Implementation: Denmark
Technical details
The communication with the Danish health insurance funds is done via a series of UN/ EDIFACT letters. For the purpose, we researched the existing solutions that could read/ generate EDIFACT files. All of those available were quite sub-optimal considering the task at hand. So, we decided to create our own, state-of-the-art reader/generator of EDIFACT files.
Based on the regulator-approved schemas, we implemented the necessary UI, document model and backend functionality, to enable:
- the generation of MEDRUC letters (RUC01, RUC02).
- the interpretation of incoming responses from other healthcare and insurance institutions (CTRL01, CTRL02, CTRL03)
The entire communication runs through 3rd party VANS networks, which involved accommodation of such a VANS provider on the servers, in addition to data polling of incoming responses, their interpretation and visualization in the UI.
Implementation: Mobile
Technical details
We used Sencha Touch (js for the logic, HTML/CSS for the layout) to build the UI To port the single application to both iOS and Android devices, we used Phone Gap.
Challenges
Medicloud wanted to have something delivered relatively fast and cheap.

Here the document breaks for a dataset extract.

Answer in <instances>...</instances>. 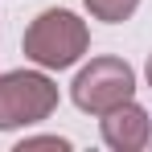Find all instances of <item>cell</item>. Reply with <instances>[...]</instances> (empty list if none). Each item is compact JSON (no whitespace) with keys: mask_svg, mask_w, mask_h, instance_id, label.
<instances>
[{"mask_svg":"<svg viewBox=\"0 0 152 152\" xmlns=\"http://www.w3.org/2000/svg\"><path fill=\"white\" fill-rule=\"evenodd\" d=\"M136 95V70L124 58H91L70 82V99L86 115H103Z\"/></svg>","mask_w":152,"mask_h":152,"instance_id":"3957f363","label":"cell"},{"mask_svg":"<svg viewBox=\"0 0 152 152\" xmlns=\"http://www.w3.org/2000/svg\"><path fill=\"white\" fill-rule=\"evenodd\" d=\"M144 74H148V86H152V53H148V66H144Z\"/></svg>","mask_w":152,"mask_h":152,"instance_id":"52a82bcc","label":"cell"},{"mask_svg":"<svg viewBox=\"0 0 152 152\" xmlns=\"http://www.w3.org/2000/svg\"><path fill=\"white\" fill-rule=\"evenodd\" d=\"M58 82L41 70H8L0 74V132H17L50 119L58 107Z\"/></svg>","mask_w":152,"mask_h":152,"instance_id":"7a4b0ae2","label":"cell"},{"mask_svg":"<svg viewBox=\"0 0 152 152\" xmlns=\"http://www.w3.org/2000/svg\"><path fill=\"white\" fill-rule=\"evenodd\" d=\"M82 4H86V12L95 21H107V25H119L140 8V0H82Z\"/></svg>","mask_w":152,"mask_h":152,"instance_id":"5b68a950","label":"cell"},{"mask_svg":"<svg viewBox=\"0 0 152 152\" xmlns=\"http://www.w3.org/2000/svg\"><path fill=\"white\" fill-rule=\"evenodd\" d=\"M99 132H103V144H107V148L140 152V148L152 144V115L136 99H127V103H119V107H111V111H103Z\"/></svg>","mask_w":152,"mask_h":152,"instance_id":"277c9868","label":"cell"},{"mask_svg":"<svg viewBox=\"0 0 152 152\" xmlns=\"http://www.w3.org/2000/svg\"><path fill=\"white\" fill-rule=\"evenodd\" d=\"M21 50L41 70H66L91 50V29L70 8H45L29 21L25 37H21Z\"/></svg>","mask_w":152,"mask_h":152,"instance_id":"6da1fadb","label":"cell"},{"mask_svg":"<svg viewBox=\"0 0 152 152\" xmlns=\"http://www.w3.org/2000/svg\"><path fill=\"white\" fill-rule=\"evenodd\" d=\"M25 148H70V140H62V136H29V140H21V152Z\"/></svg>","mask_w":152,"mask_h":152,"instance_id":"8992f818","label":"cell"}]
</instances>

We recommended the cross-platform, hybrid approach. This would not only eliminate the need of recruiting objective C and Java developers (which is harder and more expensive), but would also translate into supporting one, instead of two separate apps later on.
The main challenge was to convince the client that the hybrid approach would be as robust as the native app approach, without having to sacrifice features. What helped us get their OK was that with Phone Gap, all of the device’s native functionalities, such as Camera and Mail for example, are readily accessible from within the web mobile app. Another argument that won the client over was the ability to use Phone Gap as a single build source, allowing “one-click” production of app versions that are ready for both the App Store and Google Play.
From a technical & implementation standpoint, it was challenging to preserve the speed and native look and feel of the hybrid application.